Additionally, we will soon have a new Director of the Federal Housing Finance Agency. Time will tell how, or if, FHFA’s priorities will shift under new leadership and how that will impact the lending arena in the year to come.
Newmark’s multifamily capital markets platform demonstrated triple-digit growth in sales-to-debt conversion rates under your leadership. What is the strategy behind this success?
Karaffa: Teamwork and collaboration are paramount. We work hard to build strong partnerships between our debt and sales professionals. By forming one Multifamily Capital Markets team inclusive of both investment sales professionals and debt originators, we’ve successfully built a culture of trust, collaboration and information sharing, which has enabled the delivery of the best possible solutions and services to our clients.
Your team also increased Newmark’s agency market share. How was this achieved?

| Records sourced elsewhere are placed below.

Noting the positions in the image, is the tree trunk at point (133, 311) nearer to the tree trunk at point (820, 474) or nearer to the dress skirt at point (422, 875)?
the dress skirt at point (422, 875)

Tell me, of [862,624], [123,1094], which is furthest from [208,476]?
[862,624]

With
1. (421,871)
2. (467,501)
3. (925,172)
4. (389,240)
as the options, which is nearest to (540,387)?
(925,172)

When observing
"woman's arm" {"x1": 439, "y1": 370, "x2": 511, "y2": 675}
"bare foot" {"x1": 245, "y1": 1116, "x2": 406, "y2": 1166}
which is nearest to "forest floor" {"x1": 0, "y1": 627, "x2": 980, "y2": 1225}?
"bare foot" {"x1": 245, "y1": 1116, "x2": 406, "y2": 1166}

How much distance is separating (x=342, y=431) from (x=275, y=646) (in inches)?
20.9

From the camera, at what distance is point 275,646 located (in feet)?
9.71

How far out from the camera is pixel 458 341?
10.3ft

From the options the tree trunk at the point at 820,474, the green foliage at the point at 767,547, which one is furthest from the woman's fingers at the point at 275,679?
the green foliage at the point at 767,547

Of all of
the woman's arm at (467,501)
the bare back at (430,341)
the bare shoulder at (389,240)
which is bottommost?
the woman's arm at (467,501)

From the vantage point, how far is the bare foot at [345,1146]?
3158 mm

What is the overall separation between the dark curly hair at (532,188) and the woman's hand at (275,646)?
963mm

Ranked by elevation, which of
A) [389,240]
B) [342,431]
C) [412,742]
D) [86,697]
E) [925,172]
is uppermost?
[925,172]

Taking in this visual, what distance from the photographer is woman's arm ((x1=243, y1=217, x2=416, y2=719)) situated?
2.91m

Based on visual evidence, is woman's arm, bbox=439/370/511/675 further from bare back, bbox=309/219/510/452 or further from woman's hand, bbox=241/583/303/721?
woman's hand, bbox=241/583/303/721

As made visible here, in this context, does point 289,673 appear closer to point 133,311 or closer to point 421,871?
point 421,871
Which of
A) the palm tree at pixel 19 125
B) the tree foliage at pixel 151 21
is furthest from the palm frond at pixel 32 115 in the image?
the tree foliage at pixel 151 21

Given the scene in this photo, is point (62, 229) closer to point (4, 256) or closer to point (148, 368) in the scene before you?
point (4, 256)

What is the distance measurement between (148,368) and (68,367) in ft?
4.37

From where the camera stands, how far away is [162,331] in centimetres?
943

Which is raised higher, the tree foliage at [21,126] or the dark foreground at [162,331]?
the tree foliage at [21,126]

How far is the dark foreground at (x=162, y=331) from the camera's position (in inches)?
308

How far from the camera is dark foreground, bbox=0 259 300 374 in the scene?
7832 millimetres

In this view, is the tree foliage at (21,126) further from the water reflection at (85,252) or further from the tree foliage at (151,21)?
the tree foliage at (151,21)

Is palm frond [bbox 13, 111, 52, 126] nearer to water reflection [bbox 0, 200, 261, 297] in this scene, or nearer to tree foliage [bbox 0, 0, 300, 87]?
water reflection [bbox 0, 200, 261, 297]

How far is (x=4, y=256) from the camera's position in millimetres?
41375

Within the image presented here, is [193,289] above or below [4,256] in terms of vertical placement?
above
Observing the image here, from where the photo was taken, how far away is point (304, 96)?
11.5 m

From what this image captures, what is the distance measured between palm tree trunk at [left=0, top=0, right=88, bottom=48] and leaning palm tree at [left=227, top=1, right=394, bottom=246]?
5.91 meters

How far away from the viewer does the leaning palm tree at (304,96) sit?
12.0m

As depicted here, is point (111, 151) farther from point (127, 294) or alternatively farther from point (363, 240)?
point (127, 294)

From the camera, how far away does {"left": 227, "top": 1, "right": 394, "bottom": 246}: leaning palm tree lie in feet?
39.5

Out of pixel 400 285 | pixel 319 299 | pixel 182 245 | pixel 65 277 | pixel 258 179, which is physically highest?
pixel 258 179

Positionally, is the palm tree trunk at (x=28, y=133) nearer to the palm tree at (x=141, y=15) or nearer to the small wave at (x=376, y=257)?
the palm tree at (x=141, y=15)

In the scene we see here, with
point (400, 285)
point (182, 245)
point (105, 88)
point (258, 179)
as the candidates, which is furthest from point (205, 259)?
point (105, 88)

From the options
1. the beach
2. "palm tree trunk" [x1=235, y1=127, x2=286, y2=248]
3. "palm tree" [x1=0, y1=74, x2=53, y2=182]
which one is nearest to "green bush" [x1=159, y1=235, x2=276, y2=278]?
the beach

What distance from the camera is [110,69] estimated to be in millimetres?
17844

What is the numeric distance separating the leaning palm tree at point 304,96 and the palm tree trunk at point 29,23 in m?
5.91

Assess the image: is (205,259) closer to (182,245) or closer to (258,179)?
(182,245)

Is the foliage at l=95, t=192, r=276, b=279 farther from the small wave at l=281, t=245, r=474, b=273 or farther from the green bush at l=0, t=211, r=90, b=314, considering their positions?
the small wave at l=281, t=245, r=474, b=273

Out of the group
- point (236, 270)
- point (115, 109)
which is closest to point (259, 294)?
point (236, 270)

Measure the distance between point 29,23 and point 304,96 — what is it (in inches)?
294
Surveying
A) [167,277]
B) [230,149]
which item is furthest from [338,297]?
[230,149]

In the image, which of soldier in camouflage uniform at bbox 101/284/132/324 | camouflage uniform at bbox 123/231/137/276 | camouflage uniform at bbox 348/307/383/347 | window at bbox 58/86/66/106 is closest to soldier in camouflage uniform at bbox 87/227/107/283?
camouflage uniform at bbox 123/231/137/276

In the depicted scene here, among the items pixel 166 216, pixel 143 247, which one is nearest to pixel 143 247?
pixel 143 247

Karaffa: We have grown organically by leveraging the capabilities across the Newmark platform to provide a wide range of services to our clients, deepening those relationships and enabling more agency business as a result.
We’ve also brought on best-in-market talent in various geographies and disciplines to complement our platform. In the past couple of years, we have added debt teams in Philadelphia, Denver and Charlotte, N.C., as well as in seniors housing and student housing.